A jury in Centre County Court convicted Sandusky, 68, of sexually assaulting 10 boys, all of them children from disadvantaged homes whom Sandusky, using his access to the university’s vaunted football program, had befriended and then repeatedly violated. The jury, seven women and five men, more than half with ties to Penn State, returned a verdict on the second day of deliberation.
Sandusky stood stoically as the jury foreman read off the verdicts on the 48 counts against him. The foreman said guilty 45 times. Many of the charges, which include rape and sodomy, carry significant prison terms, and it seems likely that Sandusky will spend the rest of his life behind bars. Sandusky was taken into custody after the verdicts were read.
In one of the case’s final startling chapters, this coming after the case had gone to the jury on Thursday, another man came forward to assert that Sandusky had molested him: it was one of Sandusky’s adopted children, Matt, who said he had offered to testify at the trial.
At one point in his interview [last year] with NBC, Sandusky was asked if he was sexually attracted to boys.
“Sexually attracted, you know, I, I enjoy young people,” Sandusky answered. “I, I love to be around them. No, I’m not sexually attracted to young boys.”

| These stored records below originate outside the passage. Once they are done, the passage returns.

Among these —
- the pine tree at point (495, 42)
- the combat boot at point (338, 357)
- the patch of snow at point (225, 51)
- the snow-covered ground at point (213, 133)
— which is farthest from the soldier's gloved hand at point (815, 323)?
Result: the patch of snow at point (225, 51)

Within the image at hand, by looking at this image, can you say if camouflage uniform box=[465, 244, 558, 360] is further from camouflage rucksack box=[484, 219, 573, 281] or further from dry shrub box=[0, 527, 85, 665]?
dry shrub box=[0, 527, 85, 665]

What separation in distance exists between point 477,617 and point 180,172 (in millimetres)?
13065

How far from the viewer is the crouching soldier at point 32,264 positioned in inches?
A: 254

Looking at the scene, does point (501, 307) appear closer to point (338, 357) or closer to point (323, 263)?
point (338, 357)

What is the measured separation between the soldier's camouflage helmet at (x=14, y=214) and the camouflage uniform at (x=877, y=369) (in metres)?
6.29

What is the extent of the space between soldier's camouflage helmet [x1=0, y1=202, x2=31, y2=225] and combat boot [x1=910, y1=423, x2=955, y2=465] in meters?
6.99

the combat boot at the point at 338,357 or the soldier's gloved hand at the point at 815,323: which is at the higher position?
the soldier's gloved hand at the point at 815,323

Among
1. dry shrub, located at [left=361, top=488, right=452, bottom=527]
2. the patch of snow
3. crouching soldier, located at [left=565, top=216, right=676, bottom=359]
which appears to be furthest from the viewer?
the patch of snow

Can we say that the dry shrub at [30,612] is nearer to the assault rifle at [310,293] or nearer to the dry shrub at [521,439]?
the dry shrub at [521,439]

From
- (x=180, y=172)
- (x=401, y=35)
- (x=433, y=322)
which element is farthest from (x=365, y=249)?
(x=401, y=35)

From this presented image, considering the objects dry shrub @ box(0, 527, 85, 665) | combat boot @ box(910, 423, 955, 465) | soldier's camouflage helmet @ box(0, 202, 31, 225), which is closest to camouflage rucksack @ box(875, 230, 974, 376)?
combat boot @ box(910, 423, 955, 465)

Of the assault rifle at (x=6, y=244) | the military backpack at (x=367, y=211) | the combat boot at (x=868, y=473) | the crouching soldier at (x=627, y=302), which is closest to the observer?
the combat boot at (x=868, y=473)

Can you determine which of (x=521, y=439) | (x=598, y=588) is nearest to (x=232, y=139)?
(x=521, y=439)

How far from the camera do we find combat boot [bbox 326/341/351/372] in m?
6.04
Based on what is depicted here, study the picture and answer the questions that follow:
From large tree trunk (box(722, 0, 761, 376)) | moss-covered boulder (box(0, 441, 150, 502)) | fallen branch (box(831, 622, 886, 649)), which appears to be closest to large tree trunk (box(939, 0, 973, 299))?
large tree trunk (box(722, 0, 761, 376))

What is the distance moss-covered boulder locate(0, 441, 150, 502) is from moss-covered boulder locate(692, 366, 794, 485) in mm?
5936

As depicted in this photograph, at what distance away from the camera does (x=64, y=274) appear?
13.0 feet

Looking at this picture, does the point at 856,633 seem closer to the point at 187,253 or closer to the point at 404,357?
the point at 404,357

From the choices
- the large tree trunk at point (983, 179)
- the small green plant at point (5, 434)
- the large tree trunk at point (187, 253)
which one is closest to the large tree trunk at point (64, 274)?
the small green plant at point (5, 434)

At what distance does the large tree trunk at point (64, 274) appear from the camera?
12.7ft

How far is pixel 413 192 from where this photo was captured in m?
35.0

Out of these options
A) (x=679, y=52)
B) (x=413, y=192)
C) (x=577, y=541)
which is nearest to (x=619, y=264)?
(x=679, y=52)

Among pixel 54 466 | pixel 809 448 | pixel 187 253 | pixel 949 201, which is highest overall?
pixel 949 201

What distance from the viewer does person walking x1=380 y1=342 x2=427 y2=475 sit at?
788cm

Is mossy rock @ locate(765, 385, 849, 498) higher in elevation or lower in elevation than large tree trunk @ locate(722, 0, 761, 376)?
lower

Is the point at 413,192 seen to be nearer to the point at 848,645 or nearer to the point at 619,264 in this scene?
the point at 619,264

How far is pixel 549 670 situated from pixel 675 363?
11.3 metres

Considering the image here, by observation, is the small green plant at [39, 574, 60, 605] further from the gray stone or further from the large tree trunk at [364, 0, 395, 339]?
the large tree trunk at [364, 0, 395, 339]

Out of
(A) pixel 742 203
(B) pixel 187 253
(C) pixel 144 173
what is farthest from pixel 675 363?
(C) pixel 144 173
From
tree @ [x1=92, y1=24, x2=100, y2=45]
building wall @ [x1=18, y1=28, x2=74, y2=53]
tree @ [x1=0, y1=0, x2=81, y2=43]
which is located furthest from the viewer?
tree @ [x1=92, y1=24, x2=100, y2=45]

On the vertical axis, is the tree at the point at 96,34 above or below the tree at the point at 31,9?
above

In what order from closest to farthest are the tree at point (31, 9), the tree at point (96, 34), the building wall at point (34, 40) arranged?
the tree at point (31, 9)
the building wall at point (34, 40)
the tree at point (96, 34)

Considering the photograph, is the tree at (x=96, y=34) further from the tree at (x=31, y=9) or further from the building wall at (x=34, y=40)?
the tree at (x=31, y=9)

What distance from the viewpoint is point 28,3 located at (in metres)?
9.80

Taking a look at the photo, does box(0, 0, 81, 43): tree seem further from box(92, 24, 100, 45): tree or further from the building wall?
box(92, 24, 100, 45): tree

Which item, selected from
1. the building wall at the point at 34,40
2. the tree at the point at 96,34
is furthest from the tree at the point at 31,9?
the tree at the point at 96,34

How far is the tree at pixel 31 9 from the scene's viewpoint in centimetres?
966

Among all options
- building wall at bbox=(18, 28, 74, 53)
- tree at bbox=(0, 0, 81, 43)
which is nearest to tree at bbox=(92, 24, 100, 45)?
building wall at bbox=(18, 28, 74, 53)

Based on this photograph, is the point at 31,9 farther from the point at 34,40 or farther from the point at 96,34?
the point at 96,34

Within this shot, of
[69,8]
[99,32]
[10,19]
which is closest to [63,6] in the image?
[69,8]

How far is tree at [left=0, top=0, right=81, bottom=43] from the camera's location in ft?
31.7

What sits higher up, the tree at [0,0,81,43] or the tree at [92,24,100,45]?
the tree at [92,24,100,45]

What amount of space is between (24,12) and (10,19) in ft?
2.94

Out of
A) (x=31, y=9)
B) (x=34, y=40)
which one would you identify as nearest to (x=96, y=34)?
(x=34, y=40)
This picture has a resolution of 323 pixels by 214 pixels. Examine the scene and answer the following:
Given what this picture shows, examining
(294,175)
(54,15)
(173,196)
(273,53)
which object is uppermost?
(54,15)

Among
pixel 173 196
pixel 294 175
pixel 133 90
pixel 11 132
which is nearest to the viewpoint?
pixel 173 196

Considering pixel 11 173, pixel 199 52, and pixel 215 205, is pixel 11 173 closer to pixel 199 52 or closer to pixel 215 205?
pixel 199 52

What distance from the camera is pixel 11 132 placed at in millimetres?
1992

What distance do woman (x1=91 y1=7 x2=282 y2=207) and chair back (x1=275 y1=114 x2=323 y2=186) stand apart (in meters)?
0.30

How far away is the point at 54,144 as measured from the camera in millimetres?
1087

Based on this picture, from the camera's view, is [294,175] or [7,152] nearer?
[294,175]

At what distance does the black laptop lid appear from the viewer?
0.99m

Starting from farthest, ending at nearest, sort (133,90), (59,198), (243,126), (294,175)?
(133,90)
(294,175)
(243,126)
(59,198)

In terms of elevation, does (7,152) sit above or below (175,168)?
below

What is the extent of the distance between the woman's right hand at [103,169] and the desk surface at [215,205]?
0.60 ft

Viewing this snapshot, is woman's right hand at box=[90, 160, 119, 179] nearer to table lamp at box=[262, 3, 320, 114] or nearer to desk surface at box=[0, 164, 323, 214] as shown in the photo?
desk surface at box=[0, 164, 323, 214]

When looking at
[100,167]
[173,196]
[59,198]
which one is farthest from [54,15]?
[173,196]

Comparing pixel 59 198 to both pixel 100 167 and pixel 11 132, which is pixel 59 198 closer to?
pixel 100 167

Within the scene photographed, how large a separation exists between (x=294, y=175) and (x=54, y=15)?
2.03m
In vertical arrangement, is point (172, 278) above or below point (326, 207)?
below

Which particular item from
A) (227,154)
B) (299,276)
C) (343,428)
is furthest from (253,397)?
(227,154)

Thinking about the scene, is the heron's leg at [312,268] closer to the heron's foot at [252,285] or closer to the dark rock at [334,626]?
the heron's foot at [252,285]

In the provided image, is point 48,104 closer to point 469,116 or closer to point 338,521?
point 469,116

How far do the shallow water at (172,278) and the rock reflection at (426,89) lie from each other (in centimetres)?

Joseph E. McGettigan III, the lead prosecutor, cited that reply in his closing argument on Thursday as evidence that Sandusky was a guilty man.
“I would think that the automatic response, if someone asks you if you’re a criminal, a pedophile, a child molester or anything along those lines would be: ‘You’re crazy. No. Are you nuts?’ ” McGettigan said.
In the end, Sandusky chose not to take the stand. Amendola said he made that decision after learning from prosectors that they would have called his son Matt to testify as a rebuttal witness if Sandusky testified. That, Amendola said Friday night, would have devastated Sandusky.